**Records:**
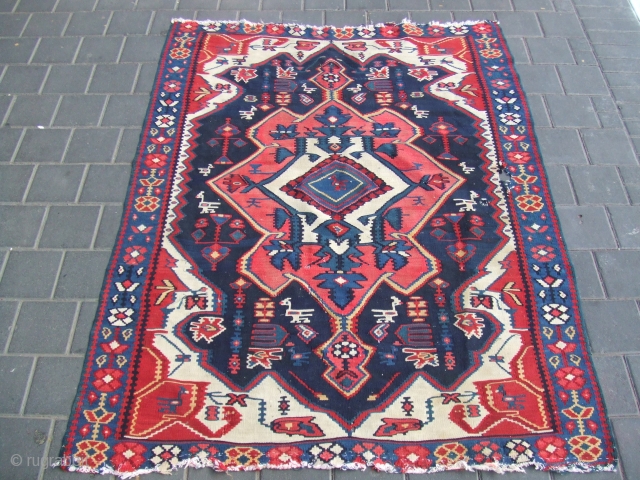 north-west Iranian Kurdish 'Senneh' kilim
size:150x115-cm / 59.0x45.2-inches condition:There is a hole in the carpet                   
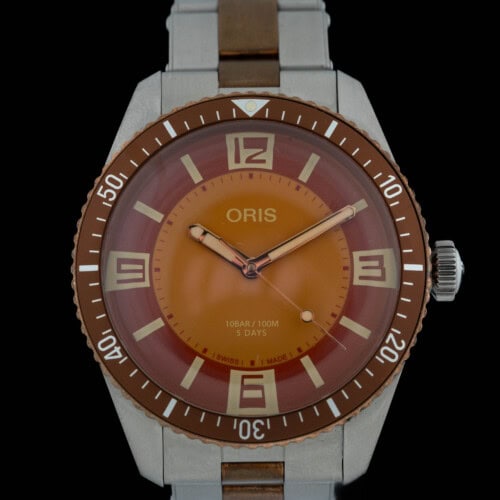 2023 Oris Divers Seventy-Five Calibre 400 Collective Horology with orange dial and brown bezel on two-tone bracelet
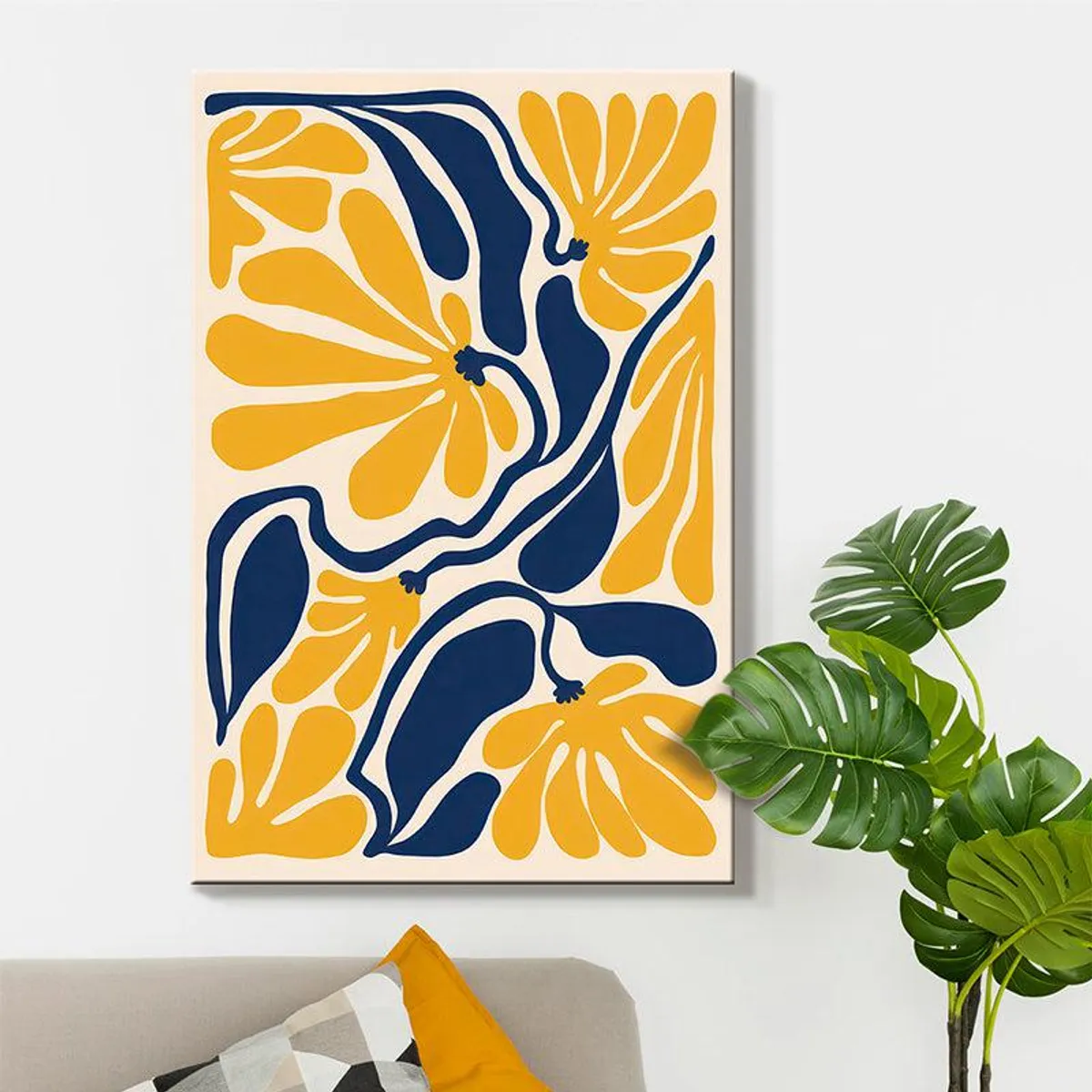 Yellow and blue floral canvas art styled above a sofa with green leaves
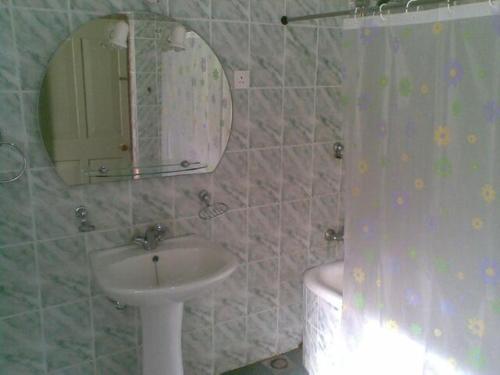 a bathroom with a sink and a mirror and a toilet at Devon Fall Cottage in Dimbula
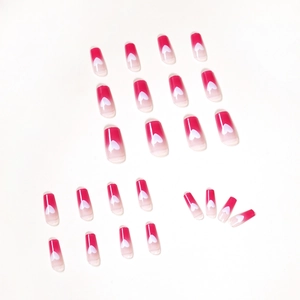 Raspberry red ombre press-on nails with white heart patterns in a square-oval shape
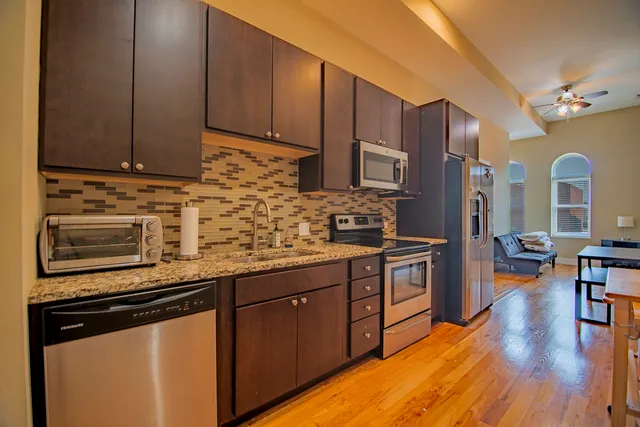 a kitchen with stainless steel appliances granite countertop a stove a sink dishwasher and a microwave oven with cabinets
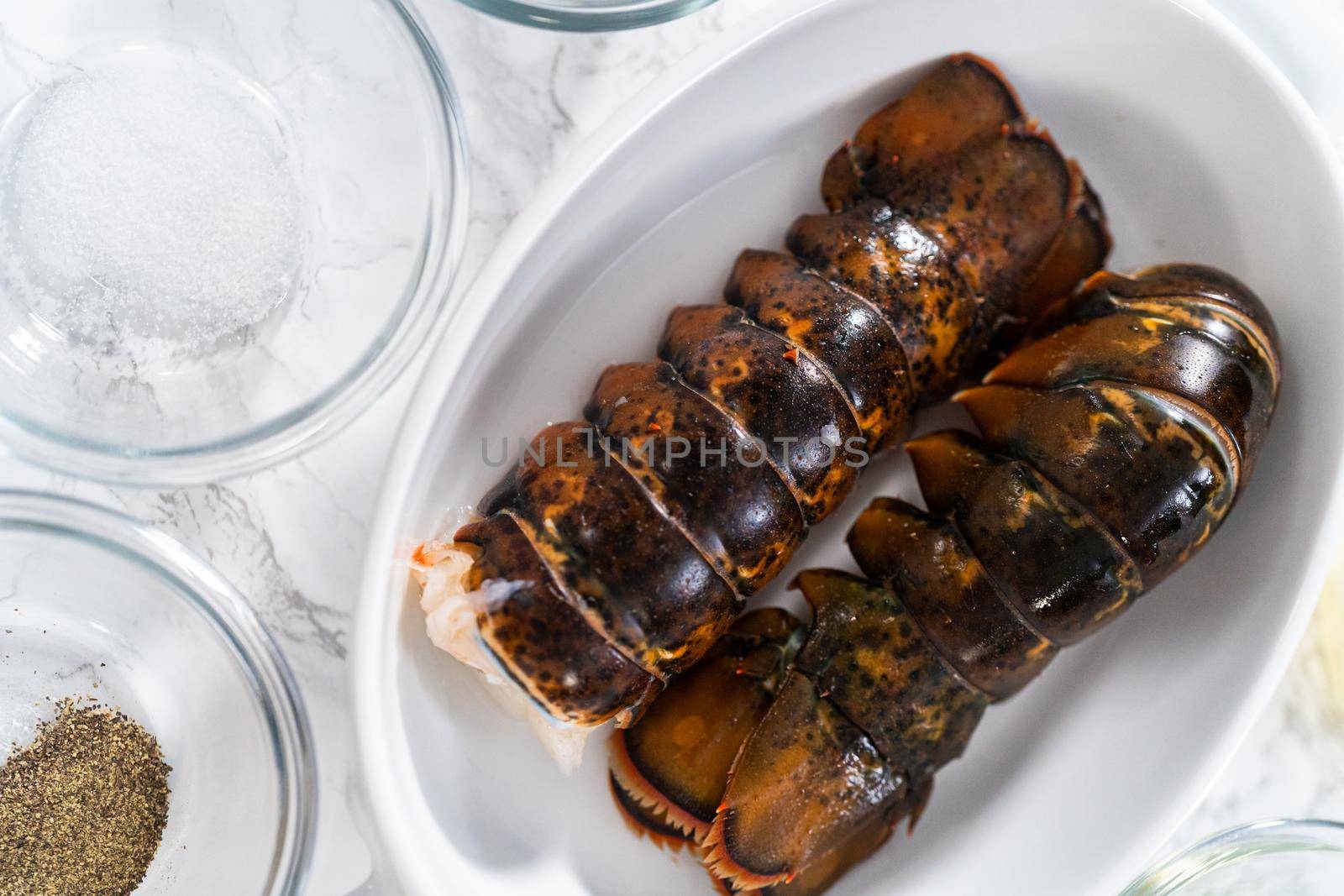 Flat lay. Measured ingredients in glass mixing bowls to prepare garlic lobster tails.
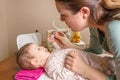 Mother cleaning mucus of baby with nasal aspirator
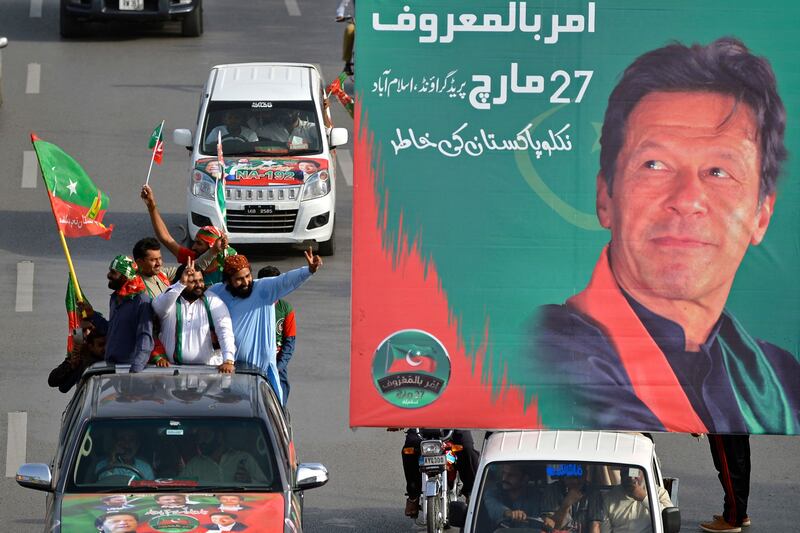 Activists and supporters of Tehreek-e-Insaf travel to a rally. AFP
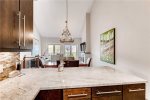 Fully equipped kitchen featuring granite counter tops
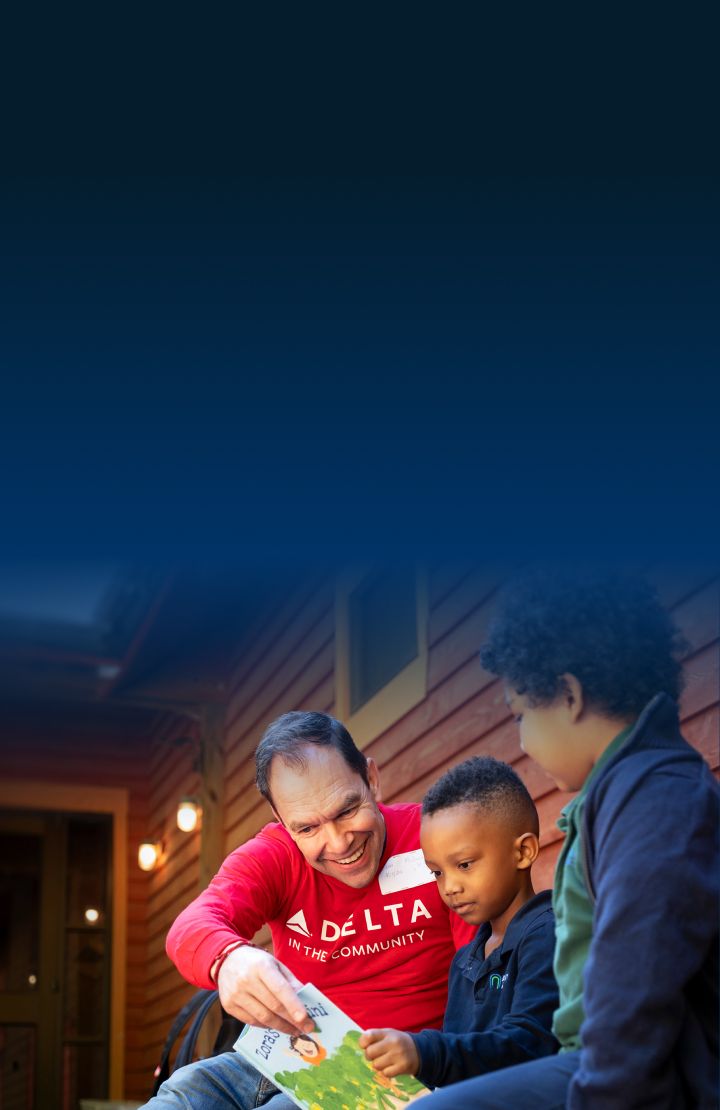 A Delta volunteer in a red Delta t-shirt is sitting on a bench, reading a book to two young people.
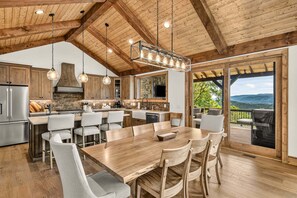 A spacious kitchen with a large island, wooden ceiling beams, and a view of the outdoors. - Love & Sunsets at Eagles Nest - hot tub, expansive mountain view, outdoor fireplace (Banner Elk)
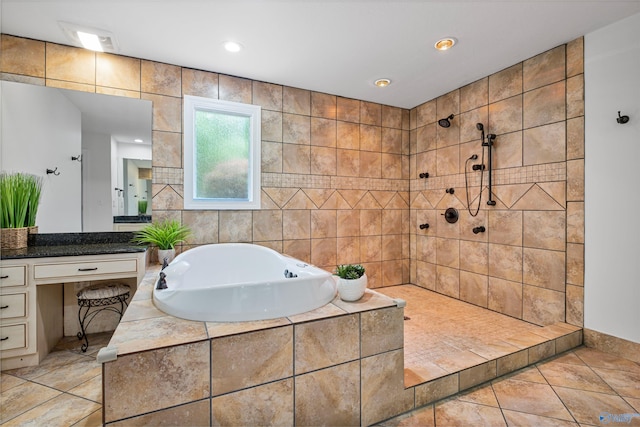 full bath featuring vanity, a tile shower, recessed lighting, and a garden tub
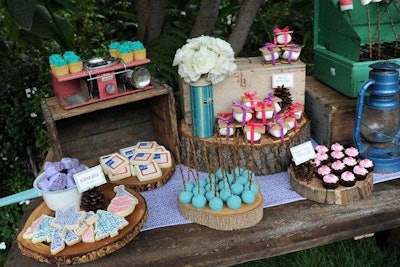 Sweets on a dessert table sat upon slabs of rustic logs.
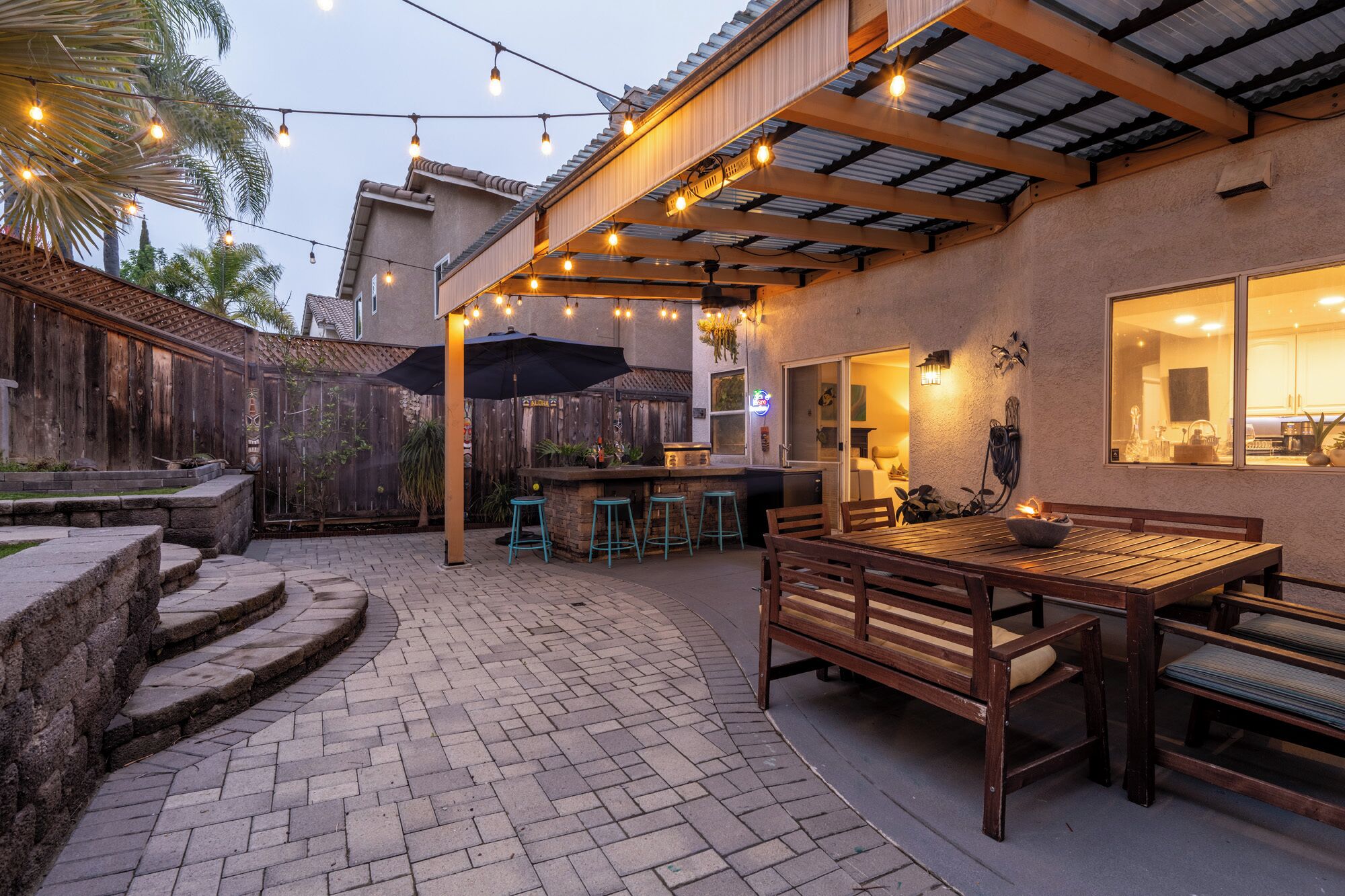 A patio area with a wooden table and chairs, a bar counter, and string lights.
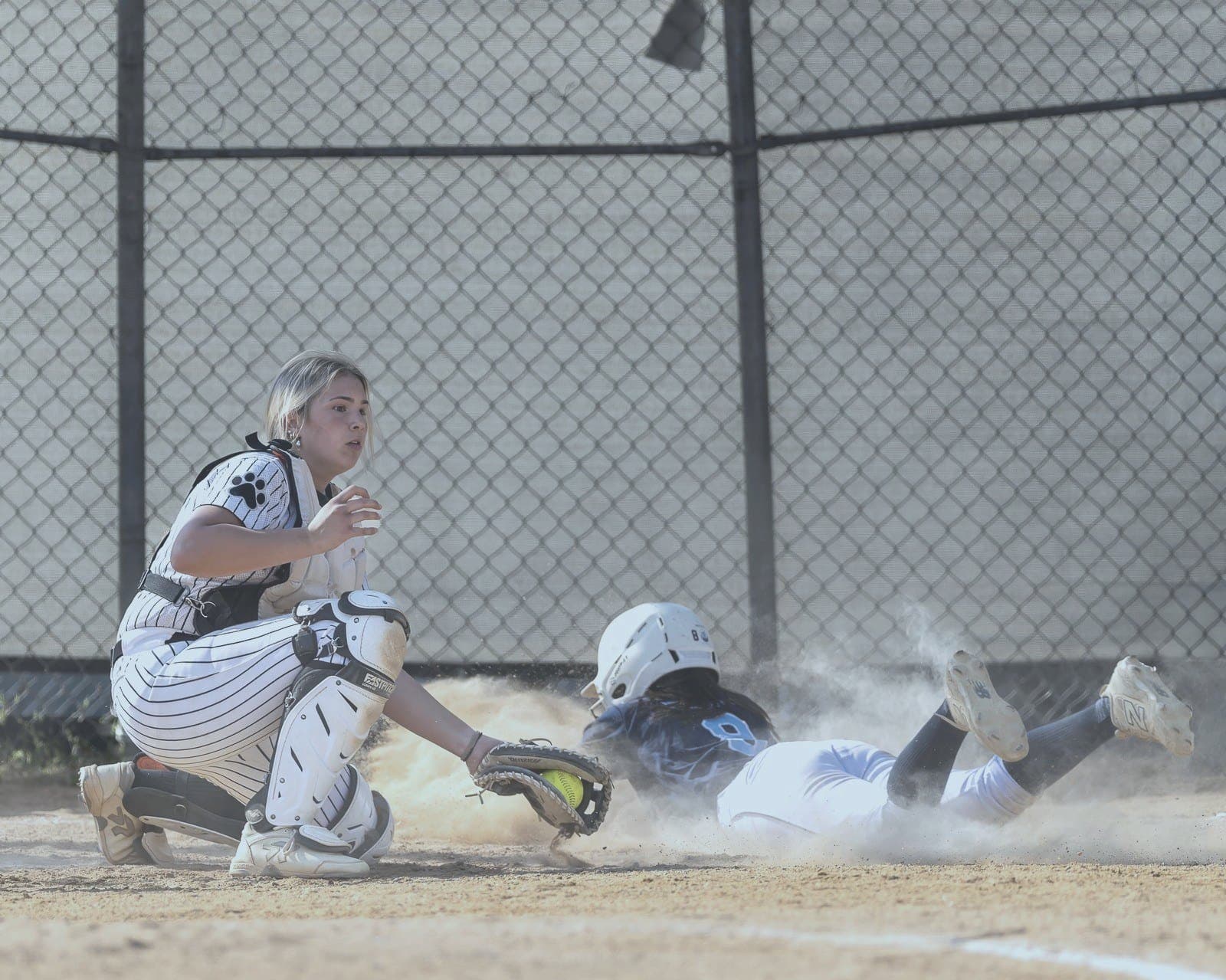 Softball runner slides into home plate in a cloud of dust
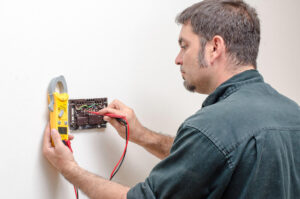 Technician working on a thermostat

**Exercise requirements:** Rewrite every line of the material above, replacing "kitchen" with "galley" and leaving everything else unchanged. Leave the pictures out of your answer.

**Response for this exercise:**
 north-west Iranian Kurdish 'Senneh' kilim
size:150x115-cm / 59.0x45.2-inches condition:There is a hole in the carpet                   
 2023 Oris Divers Seventy-Five Calibre 400 Collective Horology with orange dial and brown bezel on two-tone bracelet
 Yellow and blue floral canvas art styled above a sofa with green leaves
 a bathroom with a sink and a mirror and a toilet at Devon Fall Cottage in Dimbula
 Raspberry red ombre press-on nails with white heart patterns in a square-oval shape
 a galley with stainless steel appliances granite countertop a stove a sink dishwasher and a microwave oven with cabinets
 Flat lay. Measured ingredients in glass mixing bowls to prepare garlic lobster tails.
 Mother cleaning mucus of baby with nasal aspirator
 Activists and supporters of Tehreek-e-Insaf travel to a rally. AFP
 Fully equipped galley featuring granite counter tops
 A Delta volunteer in a red Delta t-shirt is sitting on a bench, reading a book to two young people.
 A spacious galley with a large island, wooden ceiling beams, and a view of the outdoors. - Love & Sunsets at Eagles Nest - hot tub, expansive mountain view, outdoor fireplace (Banner Elk)
 full bath featuring vanity, a tile shower, recessed lighting, and a garden tub
 Sweets on a dessert table sat upon slabs of rustic logs.
 A patio area with a wooden table and chairs, a bar counter, and string lights.
 Softball runner slides into home plate in a cloud of dust
 Technician working on a thermostat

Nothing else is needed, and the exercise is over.